On February 9, the IACHR also learned that the Supreme Court of Justice (CSJ) had ruled to declare a request for the impeachment of Judge Pablo Xitumul de Paz admissible and strip him of his judicial immunity. The CSJ also issued instructions to proceed with impeachment proceedings against Judge Erika Aifán. Both were beneficiaries of precautionary measures granted by the IACHR.
Although impeachment is a constitutional guarantee that benefits judicial personnel by ensuring that they are not unduly subjected to criminal proceedings, the IACHR has observed that this procedure is being used in Guatemala as a mechanism to intimidate, threaten, and/or eventually remove such personnel from their positions.
The IACHR reminded the State of its duty to protect those who work in the field of justice from attacks, intimidation, threats, and harassment by investigating those who violate their rights and sanctioning them appropriately. If states fail to ensure that judicial personnel are safe from all forms of pressure, the exercise of judicial authority could be seriously jeopardized, which would thwart effective access to justice.
The IACHR is concerned by the fact that these events are taking place in a context of severe setbacks in the fight against impunity and corruption in Guatemala. In response, the State must take immediate action to assert the importance of the fight against corruption.
The IACHR urged Guatemala to take measures to prevent the improper use of criminal law and impeachment proceedings as a way to restrict judicial personnel from operating independently. It also called for the cessation of any interference with the independence of the Judiciary to guarantee an independent, impartial judicial system as befits a State governed by the rule of law.
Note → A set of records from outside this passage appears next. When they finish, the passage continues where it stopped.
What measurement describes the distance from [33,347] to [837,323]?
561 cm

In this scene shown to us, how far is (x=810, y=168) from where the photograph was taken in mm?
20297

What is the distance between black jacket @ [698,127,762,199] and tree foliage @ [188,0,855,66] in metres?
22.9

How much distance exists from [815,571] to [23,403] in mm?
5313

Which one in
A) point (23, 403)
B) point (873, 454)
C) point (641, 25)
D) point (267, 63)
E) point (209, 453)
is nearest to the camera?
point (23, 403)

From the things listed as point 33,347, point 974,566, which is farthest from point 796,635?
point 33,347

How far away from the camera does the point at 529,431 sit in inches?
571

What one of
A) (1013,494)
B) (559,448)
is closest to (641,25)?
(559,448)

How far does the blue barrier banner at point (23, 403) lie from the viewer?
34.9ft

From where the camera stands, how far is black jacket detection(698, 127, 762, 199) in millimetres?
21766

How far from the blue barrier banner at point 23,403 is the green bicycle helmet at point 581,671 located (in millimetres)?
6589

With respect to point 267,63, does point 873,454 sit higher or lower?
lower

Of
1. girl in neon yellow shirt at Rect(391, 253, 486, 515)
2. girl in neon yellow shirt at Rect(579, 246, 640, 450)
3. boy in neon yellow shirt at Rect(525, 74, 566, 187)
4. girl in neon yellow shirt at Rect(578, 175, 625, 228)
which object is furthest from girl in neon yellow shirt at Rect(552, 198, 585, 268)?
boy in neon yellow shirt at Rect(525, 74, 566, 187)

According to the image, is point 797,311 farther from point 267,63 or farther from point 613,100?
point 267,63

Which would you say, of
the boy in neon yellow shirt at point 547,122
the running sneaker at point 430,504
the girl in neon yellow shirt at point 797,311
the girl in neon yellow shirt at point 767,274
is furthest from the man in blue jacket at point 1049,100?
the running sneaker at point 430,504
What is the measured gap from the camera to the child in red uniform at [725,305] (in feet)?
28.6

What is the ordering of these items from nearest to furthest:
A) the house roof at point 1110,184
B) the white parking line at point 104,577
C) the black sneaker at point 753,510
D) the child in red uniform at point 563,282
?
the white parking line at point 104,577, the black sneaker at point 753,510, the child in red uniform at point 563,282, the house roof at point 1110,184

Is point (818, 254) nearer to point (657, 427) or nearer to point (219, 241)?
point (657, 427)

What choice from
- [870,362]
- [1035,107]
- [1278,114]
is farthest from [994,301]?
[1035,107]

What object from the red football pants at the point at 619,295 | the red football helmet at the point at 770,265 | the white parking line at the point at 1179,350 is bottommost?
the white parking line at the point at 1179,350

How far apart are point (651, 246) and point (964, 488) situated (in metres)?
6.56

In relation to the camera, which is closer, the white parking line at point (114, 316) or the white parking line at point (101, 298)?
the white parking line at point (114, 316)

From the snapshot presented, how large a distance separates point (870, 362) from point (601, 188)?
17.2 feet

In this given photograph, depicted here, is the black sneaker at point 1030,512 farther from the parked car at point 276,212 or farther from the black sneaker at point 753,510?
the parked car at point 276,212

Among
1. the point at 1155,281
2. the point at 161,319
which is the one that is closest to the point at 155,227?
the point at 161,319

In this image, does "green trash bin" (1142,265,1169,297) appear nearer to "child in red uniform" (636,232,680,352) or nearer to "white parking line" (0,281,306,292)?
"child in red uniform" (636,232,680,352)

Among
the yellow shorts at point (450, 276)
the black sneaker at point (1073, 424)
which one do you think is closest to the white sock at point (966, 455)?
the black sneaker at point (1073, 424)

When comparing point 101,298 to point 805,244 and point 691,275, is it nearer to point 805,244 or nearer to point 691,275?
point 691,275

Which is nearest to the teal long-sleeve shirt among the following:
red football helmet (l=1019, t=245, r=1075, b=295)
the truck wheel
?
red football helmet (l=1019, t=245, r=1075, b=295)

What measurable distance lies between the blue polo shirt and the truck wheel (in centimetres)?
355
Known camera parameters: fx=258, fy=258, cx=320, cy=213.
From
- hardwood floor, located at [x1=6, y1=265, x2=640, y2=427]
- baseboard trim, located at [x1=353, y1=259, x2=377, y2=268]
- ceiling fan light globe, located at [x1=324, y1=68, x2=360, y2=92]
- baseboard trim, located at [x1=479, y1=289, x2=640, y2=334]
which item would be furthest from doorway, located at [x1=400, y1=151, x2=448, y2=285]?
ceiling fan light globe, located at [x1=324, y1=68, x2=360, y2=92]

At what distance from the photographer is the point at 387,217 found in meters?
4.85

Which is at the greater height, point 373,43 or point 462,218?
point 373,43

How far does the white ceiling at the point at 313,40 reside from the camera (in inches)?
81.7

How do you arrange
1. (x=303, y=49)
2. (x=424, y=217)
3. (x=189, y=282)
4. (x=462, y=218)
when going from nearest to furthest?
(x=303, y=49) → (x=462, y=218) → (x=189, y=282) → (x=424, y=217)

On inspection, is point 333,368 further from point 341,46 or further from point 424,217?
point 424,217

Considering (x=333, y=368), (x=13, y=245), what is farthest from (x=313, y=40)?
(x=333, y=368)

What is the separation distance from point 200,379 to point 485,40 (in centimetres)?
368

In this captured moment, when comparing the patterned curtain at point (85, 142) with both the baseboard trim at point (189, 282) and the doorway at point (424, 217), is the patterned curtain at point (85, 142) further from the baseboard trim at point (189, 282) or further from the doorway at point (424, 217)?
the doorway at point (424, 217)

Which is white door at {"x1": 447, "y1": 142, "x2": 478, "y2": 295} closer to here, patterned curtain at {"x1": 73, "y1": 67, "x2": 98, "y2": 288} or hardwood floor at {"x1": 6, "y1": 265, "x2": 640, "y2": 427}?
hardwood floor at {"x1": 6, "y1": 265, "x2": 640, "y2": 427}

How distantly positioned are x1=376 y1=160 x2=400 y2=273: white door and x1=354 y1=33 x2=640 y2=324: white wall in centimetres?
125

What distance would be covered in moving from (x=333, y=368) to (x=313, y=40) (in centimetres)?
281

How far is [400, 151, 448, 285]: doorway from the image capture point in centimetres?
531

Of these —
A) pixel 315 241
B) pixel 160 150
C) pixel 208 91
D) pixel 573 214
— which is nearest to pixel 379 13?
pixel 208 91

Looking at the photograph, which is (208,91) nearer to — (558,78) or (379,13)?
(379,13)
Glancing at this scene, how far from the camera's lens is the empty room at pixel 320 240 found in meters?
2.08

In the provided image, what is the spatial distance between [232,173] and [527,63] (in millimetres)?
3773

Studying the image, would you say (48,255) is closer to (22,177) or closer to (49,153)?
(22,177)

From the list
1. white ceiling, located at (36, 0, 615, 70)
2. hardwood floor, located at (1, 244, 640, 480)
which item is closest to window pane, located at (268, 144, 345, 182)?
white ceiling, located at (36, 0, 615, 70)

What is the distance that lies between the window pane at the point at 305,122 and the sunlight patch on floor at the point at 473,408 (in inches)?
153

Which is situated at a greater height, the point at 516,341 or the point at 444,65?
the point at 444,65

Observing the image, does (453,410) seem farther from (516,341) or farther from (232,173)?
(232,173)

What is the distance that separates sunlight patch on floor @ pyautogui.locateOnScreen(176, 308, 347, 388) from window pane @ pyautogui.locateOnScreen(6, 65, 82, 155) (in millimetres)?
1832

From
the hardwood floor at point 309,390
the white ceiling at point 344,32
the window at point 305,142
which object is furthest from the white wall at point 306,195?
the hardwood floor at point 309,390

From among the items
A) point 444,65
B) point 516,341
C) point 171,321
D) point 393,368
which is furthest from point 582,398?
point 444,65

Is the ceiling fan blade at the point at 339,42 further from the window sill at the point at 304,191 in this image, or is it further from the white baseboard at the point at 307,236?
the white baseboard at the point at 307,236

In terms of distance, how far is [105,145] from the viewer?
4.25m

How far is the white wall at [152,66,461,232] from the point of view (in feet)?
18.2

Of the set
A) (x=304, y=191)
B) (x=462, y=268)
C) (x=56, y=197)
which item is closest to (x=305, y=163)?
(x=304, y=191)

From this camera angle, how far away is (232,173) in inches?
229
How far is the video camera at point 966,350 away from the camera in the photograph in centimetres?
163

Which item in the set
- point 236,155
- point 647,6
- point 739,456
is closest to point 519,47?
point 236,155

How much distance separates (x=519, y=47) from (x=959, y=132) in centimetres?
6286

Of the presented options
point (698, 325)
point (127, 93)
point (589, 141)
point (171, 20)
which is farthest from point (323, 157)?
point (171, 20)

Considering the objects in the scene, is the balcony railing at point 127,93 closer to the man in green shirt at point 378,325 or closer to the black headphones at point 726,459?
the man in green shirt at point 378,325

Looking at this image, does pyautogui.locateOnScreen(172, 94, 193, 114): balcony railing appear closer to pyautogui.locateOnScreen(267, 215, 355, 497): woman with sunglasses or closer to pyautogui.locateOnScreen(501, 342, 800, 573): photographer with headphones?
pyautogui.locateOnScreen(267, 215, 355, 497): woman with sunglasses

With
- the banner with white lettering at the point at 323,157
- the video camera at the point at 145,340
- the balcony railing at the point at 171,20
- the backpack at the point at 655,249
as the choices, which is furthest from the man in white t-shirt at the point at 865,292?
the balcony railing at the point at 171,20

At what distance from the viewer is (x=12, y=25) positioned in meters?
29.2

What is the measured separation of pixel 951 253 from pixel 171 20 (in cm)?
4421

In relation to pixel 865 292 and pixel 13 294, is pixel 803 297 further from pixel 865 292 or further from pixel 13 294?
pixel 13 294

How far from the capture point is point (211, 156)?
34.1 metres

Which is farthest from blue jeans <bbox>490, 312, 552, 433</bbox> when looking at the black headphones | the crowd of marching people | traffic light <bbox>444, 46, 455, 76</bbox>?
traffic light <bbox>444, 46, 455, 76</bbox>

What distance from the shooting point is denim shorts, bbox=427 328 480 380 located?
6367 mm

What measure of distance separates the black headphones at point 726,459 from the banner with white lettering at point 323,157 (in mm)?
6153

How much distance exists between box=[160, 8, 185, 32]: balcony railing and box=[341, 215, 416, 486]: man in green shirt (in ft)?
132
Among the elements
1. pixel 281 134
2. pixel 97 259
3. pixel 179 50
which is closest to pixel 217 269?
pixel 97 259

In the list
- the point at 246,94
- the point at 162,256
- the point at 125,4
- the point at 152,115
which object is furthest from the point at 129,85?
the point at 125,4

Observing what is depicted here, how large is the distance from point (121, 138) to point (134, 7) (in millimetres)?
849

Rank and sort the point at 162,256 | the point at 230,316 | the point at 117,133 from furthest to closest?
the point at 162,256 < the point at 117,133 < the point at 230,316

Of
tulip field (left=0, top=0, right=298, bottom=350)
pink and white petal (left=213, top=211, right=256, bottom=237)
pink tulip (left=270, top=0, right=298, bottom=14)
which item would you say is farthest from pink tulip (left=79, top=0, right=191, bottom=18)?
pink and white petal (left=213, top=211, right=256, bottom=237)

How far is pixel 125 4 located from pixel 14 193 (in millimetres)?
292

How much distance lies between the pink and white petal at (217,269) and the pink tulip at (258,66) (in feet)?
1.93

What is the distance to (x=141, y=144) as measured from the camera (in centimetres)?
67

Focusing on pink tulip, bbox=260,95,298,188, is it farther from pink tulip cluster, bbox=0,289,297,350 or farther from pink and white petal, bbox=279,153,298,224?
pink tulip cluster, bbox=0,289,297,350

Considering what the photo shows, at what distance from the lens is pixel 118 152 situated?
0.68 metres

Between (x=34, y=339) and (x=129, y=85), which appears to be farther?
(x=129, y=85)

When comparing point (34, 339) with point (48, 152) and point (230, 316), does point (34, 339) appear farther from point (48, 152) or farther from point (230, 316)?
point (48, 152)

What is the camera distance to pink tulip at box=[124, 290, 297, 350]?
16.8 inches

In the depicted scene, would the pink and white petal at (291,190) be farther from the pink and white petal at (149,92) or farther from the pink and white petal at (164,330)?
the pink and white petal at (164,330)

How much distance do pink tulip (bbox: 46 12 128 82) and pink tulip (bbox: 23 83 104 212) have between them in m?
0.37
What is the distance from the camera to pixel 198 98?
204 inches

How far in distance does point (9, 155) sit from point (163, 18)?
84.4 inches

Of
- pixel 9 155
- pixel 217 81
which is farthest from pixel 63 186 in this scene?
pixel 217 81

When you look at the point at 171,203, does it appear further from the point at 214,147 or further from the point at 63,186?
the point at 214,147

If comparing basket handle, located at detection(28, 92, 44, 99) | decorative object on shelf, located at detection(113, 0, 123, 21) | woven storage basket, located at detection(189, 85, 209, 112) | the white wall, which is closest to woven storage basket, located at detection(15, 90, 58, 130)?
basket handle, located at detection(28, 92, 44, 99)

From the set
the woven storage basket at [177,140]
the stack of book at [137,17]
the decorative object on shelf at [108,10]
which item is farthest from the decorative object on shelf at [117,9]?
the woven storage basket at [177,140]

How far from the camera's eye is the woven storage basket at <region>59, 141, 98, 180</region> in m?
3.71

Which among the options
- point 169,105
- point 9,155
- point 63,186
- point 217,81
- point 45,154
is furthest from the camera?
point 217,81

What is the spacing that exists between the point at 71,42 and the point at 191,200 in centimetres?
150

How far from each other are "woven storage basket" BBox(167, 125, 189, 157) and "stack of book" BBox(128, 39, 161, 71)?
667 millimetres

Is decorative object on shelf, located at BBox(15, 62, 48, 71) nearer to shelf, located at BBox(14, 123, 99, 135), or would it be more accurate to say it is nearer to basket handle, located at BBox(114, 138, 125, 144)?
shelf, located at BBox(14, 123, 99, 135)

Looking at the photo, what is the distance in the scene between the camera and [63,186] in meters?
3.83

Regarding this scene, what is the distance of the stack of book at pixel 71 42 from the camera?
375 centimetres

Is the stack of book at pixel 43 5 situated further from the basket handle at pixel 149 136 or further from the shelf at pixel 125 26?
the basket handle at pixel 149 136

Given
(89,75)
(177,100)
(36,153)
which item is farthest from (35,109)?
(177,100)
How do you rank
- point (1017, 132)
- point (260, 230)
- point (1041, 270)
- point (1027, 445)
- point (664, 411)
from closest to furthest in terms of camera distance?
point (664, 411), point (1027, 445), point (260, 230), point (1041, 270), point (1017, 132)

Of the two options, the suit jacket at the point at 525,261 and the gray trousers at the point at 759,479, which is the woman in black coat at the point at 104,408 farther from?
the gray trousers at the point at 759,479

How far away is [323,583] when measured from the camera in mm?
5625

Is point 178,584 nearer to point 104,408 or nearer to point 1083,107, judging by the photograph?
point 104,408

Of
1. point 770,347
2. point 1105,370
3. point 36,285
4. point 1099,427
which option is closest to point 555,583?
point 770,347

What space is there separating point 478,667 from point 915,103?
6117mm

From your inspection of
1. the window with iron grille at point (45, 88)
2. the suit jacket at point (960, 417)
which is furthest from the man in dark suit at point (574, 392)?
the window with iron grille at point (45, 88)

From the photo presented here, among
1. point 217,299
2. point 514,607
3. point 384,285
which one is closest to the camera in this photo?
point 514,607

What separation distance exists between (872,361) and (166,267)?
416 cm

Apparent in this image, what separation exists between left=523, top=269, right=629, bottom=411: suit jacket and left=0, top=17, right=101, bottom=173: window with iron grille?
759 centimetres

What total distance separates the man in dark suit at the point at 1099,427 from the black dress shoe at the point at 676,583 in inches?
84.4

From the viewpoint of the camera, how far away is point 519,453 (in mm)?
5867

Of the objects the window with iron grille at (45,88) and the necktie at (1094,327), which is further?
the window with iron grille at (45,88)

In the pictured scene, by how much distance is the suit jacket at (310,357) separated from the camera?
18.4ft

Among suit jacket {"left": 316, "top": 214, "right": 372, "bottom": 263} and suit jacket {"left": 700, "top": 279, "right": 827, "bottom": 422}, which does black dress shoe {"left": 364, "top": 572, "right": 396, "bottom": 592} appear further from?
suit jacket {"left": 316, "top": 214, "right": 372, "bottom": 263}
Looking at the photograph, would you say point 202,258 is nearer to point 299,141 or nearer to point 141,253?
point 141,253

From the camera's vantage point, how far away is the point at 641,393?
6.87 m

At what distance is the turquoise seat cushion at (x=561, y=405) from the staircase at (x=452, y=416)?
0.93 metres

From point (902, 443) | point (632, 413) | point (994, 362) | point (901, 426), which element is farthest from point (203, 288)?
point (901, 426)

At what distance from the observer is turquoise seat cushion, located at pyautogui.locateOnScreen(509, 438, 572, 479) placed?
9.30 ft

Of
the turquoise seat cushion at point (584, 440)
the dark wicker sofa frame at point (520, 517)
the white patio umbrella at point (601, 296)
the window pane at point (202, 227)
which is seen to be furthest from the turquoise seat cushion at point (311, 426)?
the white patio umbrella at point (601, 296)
A principal, autonomous body of the Organization of American States (OAS), the IACHR derives its mandate from the OAS Charter and the American Convention on Human Rights. The Inter-American Commission has a mandate to promote respect for and to defend human rights in the region and acts as a consultative body to the OAS in this area. The Commission is composed of seven independent members who are elected in an individual capacity by the OAS General Assembly and who do not represent their countries of origin or residence.